== Data for analysis

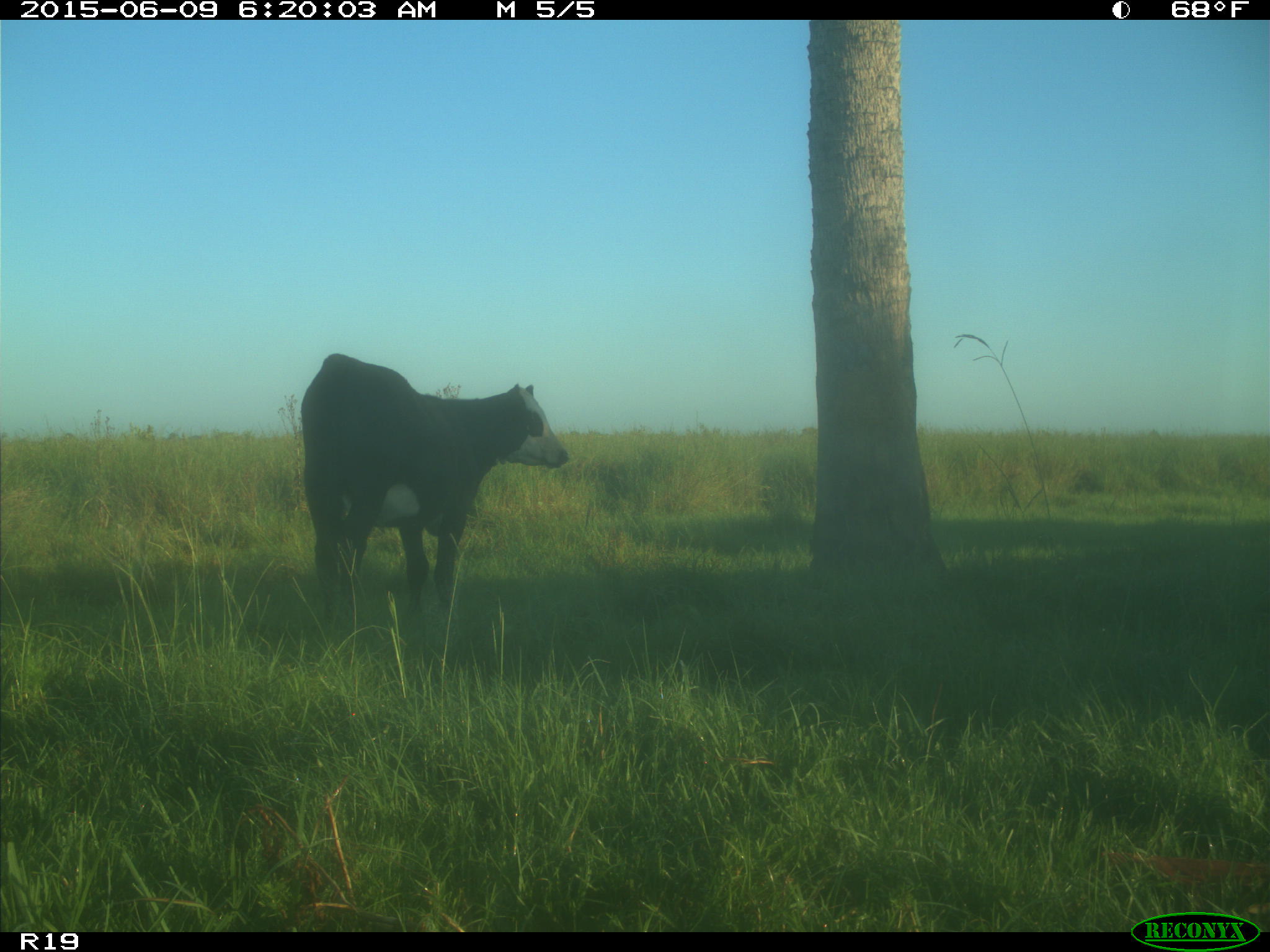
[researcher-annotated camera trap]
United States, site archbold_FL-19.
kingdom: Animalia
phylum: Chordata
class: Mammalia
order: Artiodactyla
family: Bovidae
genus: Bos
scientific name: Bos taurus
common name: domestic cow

====
== Data for analysis

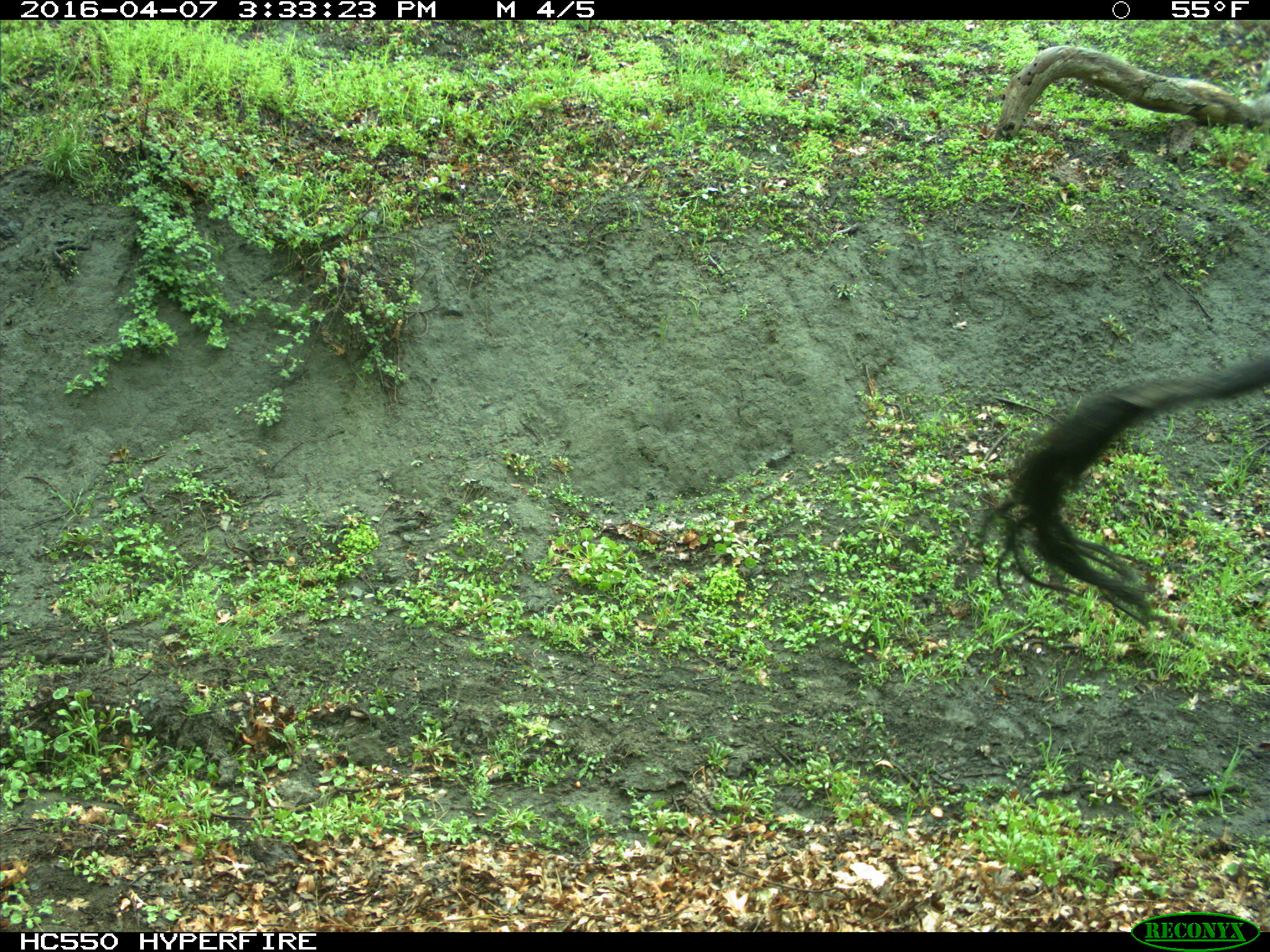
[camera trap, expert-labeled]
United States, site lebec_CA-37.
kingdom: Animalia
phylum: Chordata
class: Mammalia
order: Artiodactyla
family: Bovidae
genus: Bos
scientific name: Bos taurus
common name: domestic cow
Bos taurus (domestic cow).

====
== Data for analysis

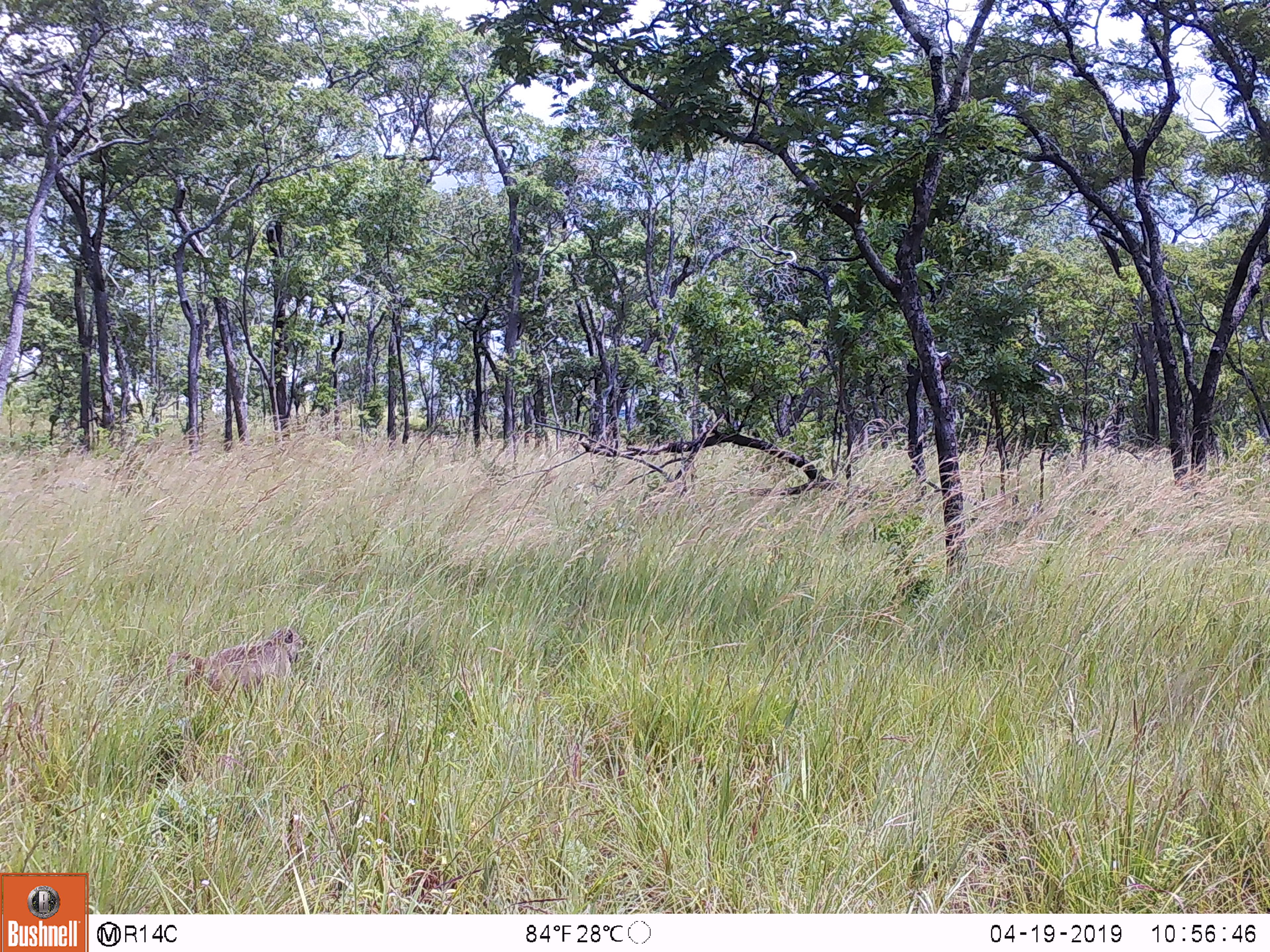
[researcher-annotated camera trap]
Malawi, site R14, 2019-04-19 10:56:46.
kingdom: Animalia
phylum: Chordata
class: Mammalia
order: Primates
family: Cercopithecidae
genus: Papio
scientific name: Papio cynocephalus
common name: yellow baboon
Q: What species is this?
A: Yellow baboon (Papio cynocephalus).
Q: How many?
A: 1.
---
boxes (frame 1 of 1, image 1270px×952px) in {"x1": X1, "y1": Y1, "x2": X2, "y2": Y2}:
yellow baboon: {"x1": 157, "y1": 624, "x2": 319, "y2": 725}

====

**Problem details:**
In the records above, find the lines containing "site" and copy them.

**Response below:**
United States, site archbold_FL-19.
United States, site lebec_CA-37.
Malawi, site R14, 2019-04-19 10:56:46.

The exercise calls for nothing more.